:: 掲載本文
ビタミンKを多く含む食べ物(ビタミンKの推奨量:250~300μg/日)
- 野菜類:小松菜、ほうれん草、チンゲン菜など
- 海藻類:のり、わかめなど
- 豆類:納豆など
ビタミンKには血液凝固作用があるため、抗血液凝固薬である「ワーファリン」の作用を弱めます。ワーファリンを服用中の方は、ビタミンKを含む食べ物の摂り過ぎに注意が必要です。
骨粗鬆症で食べてはいけない食べ物
食べ物の中には、食べることでカルシウムの吸収を阻害するものもあります。ここからは、骨粗鬆症を予防するなら避けるべき食べ物を紹介します。
リンを多く含む食べ物
リンはさまざまな食べ物に含まれ、骨や歯の構成成分としても身体に必要な栄養素です。しかし、カルシウムの排泄を促進する作用があるため摂り過ぎに注意しましょう。
骨粗鬆症予防のために特に注意が必要な食べ物が、インスタント食品や加工食品など添加物としてリン酸塩を多く含む食べ物です。これらの食べ物は自然な食品とは異なり、一度に大量のリンを摂取することになります。そのため、骨粗鬆症を予防したいのであればできる限り避けるのがおすすめです。
食塩を多く含む食べ物
食塩を多く摂ると、余分な塩分は体外に排出されます。この時、食塩の成分であるナトリウムが排出されるのと一緒にカルシウムも排出されることになります。食塩を多く含む食べ物を多く食べることは避けましょう。
過度のアルコール、カフェイン
過度のアルコール摂取は、骨の維持に必要なビタミンDの活性化を妨げる要因の一つです。また、利尿作用があるため尿からのカルシウムの排泄を促進し、骨粗鬆症のリスクにつながります。
コーヒーなどに含まれるカフェインには、カルシウムの排泄を促す作用があります。1日3杯程度までなら許容範囲ですが、それ以上に多飲するのは控えるようにしましょう。また、エナジードリンクにはコーヒー以上に多量のカフェインが含まれているため、できる限り避けましょう。
骨密度を増やすおすすめメニュー
ここでは、簡単に作れる骨密度を増やすメニューや骨粗鬆症予防に効果的な食べ物を多く使った料理を紹介します。普段の食事に1品加えると骨の健康維持に役立ちますので、ぜひ参考にしてみてください。
::::
:: 記録の抜粋
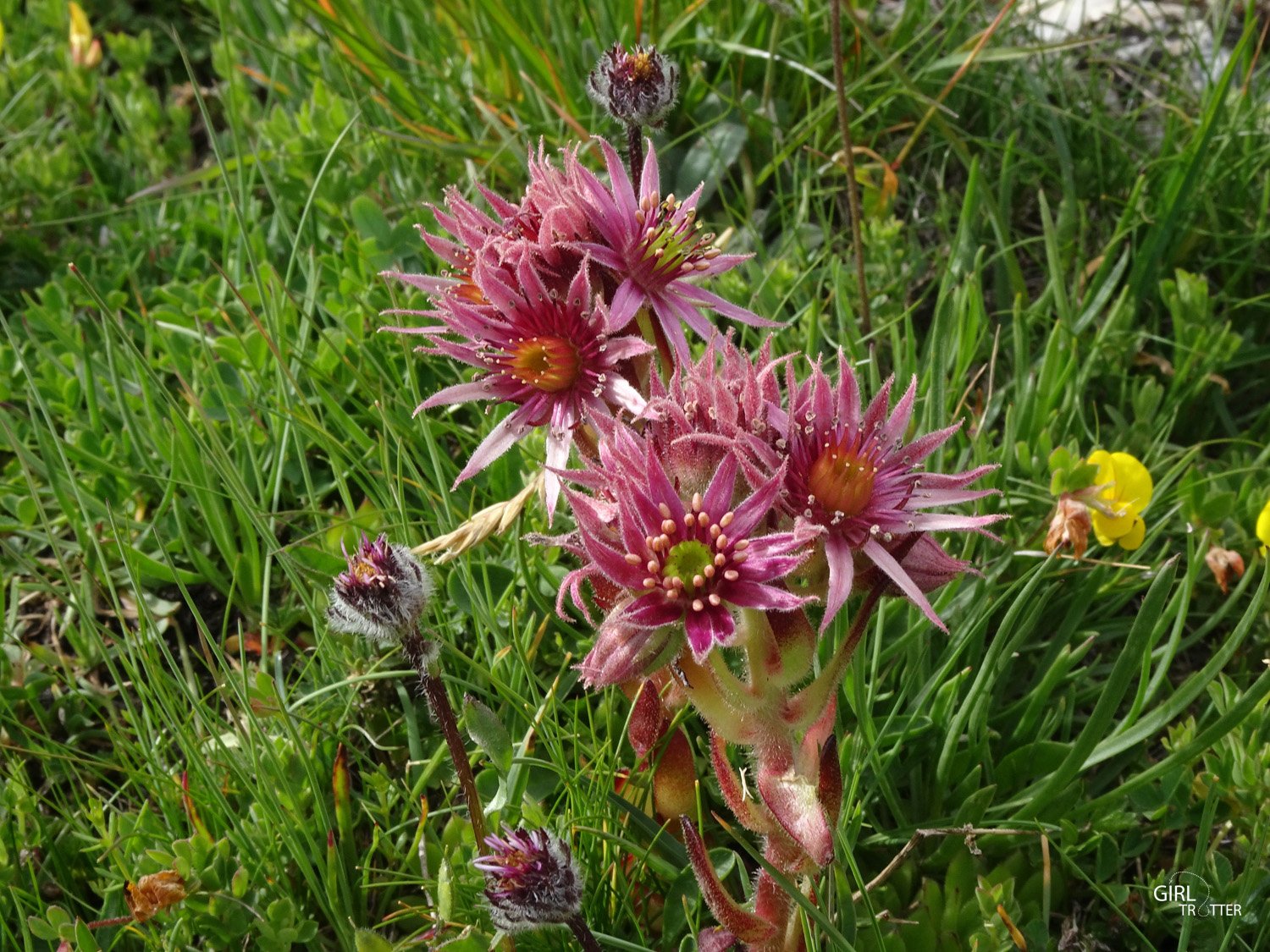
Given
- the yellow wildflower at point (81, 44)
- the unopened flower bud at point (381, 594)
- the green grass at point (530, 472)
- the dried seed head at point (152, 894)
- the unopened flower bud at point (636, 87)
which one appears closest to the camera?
the unopened flower bud at point (381, 594)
::::
実施作業: 本文の「過度のアルコール、カフェイン」から「ぜひ参考にしてみてください。」までを、両端を含め一字も変えずに打ち直してください。 解答の根拠には本文のみを用いること。

作業結果:
過度のアルコール、カフェイン
過度のアルコール摂取は、骨の維持に必要なビタミンDの活性化を妨げる要因の一つです。また、利尿作用があるため尿からのカルシウムの排泄を促進し、骨粗鬆症のリスクにつながります。
コーヒーなどに含まれるカフェインには、カルシウムの排泄を促す作用があります。1日3杯程度までなら許容範囲ですが、それ以上に多飲するのは控えるようにしましょう。また、エナジードリンクにはコーヒー以上に多量のカフェインが含まれているため、できる限り避けましょう。
骨密度を増やすおすすめメニュー
ここでは、簡単に作れる骨密度を増やすメニューや骨粗鬆症予防に効果的な食べ物を多く使った料理を紹介します。普段の食事に1品加えると骨の健康維持に役立ちますので、ぜひ参考にしてみてください。